Sechs Streiks, die Geschichte schrieben

Ralph Hug

Streiken heisst sich wehren. Für mehr Lohn, bessere Arbeitsbedingungen, gegen Arbeits­platzverlagerungen oder Schliessungen, obschon die Firma Gewinne schreibt. Das ist heute so aktuell wie früher.

Provozierten einst arrogante Fabrikherren Arbeitskämpfe, sind es heute finanzgetriebene Konzerne, abgehobene Manager und Patrons, die die Sozialpartnerschaft mit Füssen treten. Seit zwanzig Jahren nimmt die Zahl der Streiks in der Schweiz denn auch wieder zu. Und: 90 Prozent aller Streiks sind erfolgreich!

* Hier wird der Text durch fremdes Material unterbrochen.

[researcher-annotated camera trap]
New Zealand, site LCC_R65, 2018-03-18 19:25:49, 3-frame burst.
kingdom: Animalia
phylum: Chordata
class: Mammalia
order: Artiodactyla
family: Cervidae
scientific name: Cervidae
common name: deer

Baugewerbe Der grosse Durchbruch

(Foto: Keystone)

Der Kampf um die Frühpensionierung war der grösste und wichtigste Streik der letzten 20 Jahre. Eine ganze Branche streikte 2002 landesweit. 15 000 Bauarbeiter waren auf der Strasse – als Höhepunkt blockierten sie den Bareggtunnel. Die Baumeister lenkten ein. Seitdem können die Bauleute mit 60 vorzeitig in Pension. Ein Durchbruch, vergleichbar mit der Einführung der ersten bezahlten Ferienwoche 1944, der Fünftagewoche 1962 oder des 13. Monatslohns 1973.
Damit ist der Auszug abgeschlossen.